Спектакль "Баня"
ПРЕДБАННИК
В те времена (конец оттепели 60-х) театр, закрытый по идеологическим мотивам, умирал раз и навсегда. Как правило. Студенческий театр-студию СИНТ-63 ХГУ закрыли в марте 1968 года. Но реальная жизнь оказалась выше правил.
Между политехническим институтом и университетом существовала сильная конкуренция в области художественного творчества студентов.
Если в ХПИ была киностудия, то неизбежно возникала киностудия в ХГУ, если в университете создавали танцевальный ансамбль, то политехники не могли позволить себе остаться без еще лучшего.
Ажиотаж, возникший вокруг подготовки знаменитого КВНа 1965 года между университетом и политехниками, приобрел общегородской характер и напоминал маневры перед сражением со всеми атрибутами накануне военных действий: шпионы, переговоры, саммиты, охрана комедийных секретов, сценарных ходов, источников и количества затраченных денег. До сих пор с несмолкающим хохотом смотрятся фильмы ХПИ и ХГУ, подготовленные к КВНу.
На этом фоне Шура Суплин, пользовавшийся авторитетом в ХПИ верхах как один из организаторов знаменитых апрельских вечеров юмора, сумел договориться, убедить, доказать в профкоме, а те, наверное, и выше, принять к себе опальный театр.
Нас пригласили работать во Дворец студентов политехнического института, и стали мы называться длинно, таинственно и непобедимо: «Драматический коллектив Харьковского ордена Ленина политехнического института им. В. И. Ленина». Ни дать ни взять академический театр.
На том чудеса не закончились.
Мы приняли к постановке пьесу В. Маяковского «Баня». Маяковский был известен главным образом как автор «Стихов о советском паспорте». Второе место занимала поэма «Владимир Ильич Ленин», третье — «Прозаседавшиеся», остальные места не присуждались, т. к. произведения в народе были не точно известны, а студентам про баню было известно, что она — возле общежития «Гигант», на Лермонтовской, и там есть санпропускник.

- _Фрагменты пространственного набора данных_:

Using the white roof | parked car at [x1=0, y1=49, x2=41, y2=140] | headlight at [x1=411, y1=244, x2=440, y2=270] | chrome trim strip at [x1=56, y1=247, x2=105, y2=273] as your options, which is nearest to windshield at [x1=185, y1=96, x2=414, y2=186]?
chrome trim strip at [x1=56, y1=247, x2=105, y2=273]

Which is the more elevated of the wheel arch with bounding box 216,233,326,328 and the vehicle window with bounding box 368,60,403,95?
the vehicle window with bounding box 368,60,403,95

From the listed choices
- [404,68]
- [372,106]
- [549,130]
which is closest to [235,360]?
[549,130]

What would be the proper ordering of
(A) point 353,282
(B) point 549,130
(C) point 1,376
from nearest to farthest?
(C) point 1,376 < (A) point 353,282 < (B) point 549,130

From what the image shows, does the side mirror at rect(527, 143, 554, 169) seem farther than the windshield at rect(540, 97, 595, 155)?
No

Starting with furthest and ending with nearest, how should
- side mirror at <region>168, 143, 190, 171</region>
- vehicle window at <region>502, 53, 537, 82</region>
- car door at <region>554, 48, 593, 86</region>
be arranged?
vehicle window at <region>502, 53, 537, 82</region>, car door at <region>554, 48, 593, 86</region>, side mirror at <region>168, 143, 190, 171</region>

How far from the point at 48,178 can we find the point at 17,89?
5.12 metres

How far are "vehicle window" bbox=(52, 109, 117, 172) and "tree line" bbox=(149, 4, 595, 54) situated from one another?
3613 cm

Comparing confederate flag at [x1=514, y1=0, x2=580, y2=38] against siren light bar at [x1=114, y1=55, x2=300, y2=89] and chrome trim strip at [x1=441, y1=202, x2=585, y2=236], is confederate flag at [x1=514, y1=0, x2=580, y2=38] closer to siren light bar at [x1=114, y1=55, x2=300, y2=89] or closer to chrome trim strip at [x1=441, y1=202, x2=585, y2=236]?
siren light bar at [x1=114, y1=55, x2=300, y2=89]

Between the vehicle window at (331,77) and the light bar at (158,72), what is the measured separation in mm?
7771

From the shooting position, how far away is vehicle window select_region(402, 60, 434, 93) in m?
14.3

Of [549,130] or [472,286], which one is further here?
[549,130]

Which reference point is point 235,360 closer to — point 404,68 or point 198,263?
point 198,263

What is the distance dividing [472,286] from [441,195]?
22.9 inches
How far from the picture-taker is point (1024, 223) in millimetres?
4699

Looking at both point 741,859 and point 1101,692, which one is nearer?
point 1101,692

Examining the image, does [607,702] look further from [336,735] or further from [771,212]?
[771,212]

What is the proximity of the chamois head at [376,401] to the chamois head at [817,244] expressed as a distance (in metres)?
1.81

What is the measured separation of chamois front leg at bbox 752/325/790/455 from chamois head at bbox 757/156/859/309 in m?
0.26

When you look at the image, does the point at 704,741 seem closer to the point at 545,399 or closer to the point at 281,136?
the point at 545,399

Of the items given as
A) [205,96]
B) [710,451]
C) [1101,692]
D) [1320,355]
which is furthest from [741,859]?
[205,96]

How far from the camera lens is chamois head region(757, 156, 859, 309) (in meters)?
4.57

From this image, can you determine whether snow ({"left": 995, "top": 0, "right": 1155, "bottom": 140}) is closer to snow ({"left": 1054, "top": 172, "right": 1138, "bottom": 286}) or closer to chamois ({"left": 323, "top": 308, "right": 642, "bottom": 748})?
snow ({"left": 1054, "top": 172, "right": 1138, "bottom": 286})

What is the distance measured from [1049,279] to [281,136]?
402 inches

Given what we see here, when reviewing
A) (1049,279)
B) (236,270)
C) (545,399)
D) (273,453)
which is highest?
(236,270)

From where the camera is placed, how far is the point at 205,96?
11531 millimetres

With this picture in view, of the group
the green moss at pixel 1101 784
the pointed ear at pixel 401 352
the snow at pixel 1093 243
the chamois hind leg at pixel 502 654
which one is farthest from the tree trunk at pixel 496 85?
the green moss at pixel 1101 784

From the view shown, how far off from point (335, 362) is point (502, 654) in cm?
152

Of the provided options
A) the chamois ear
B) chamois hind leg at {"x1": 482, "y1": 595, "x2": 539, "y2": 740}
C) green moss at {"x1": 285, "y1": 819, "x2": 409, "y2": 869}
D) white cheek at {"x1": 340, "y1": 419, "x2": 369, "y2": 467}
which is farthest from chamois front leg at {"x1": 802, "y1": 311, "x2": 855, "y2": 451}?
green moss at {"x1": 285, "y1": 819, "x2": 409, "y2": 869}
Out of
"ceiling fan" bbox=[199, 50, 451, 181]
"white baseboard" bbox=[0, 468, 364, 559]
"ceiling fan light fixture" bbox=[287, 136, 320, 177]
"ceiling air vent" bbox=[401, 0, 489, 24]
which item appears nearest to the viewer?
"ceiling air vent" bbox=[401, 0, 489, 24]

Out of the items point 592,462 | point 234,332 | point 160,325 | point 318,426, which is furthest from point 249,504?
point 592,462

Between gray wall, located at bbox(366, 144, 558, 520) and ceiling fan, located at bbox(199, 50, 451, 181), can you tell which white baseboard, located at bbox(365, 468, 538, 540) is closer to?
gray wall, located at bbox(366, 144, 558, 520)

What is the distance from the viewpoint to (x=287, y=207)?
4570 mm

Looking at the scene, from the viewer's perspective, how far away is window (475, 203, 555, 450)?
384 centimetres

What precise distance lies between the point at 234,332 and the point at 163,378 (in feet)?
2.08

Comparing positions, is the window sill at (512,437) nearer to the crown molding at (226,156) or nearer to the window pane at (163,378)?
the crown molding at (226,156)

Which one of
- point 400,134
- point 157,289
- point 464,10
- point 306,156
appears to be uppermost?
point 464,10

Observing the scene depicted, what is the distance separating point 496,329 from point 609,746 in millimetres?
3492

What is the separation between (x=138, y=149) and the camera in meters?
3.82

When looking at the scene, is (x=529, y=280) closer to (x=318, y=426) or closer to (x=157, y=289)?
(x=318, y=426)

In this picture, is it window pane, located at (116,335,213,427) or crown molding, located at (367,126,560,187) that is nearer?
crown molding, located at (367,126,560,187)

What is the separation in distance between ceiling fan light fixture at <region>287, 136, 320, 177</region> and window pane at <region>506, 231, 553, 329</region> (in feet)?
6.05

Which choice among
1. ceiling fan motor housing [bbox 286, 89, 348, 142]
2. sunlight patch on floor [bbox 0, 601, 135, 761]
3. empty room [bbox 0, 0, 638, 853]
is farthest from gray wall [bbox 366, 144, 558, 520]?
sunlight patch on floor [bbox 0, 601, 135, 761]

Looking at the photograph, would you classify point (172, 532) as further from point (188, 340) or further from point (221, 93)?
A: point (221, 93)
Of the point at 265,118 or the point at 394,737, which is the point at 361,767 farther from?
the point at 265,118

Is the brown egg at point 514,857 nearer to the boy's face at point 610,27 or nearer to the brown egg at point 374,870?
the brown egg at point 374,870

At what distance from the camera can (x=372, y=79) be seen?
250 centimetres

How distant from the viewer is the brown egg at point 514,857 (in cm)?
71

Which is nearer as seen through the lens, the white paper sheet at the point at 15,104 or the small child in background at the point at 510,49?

- _Задание_:
Продолжите воспоминания о постановке «Бани» студенческим театром с того места, где они обрываются.

- _Ответ_:
На обсуждении нашего спектакля председатель жюри, главный режиссер театра кукол народный артист УССР В. А. Афанасьев, ограждая себя от возможных нападок (он был настоящим художником, и спектакль ему понравился), сказал: «Маяковский — автор наш, советский, проверенный».
Ну, а если проверенный, значит, проверенный, зачем проверять снова?
БАНЯ ТАК БАНЯ!
Случается, что художник не всегда понимает, что создал, и произведение начинает жить своей жизнью. Время, периодически заглядывая в него как в зеркало, или примеривая его, иногда себя выдает.
Сценическая история «Бани» не очень велика — не более пяти заслуживающих внимания постановок, из которых историки театра выделяют спектакль в театре Мейерхольда (премьера 16 марта 1930 года), не имевший успеха, и спектакли в Московском театре сатиры в 1953 и 1967 годах, имевшие большой успех.
В феврале 1970 года «Баню» поставил СИНТ во Дворце студентов ХПИ.
Спектакль имел сокрушительно-сокрушающий успех.
В чем причина удачи? Что нового мы внесли в сценическую историю «Бани»?
Все предыдущие спектакли ставились так или иначе «против бюрократии, против узости, против застоя» и за «горизонты, изобретательство и энтузиазм».
Мы осмелились сделать спектакль против выродившегося государства и его олицетворения — Коммунистической партии. Хотя это, естественно, никто открыто не декларировал, но зрители понимали «меседж» мгновенно.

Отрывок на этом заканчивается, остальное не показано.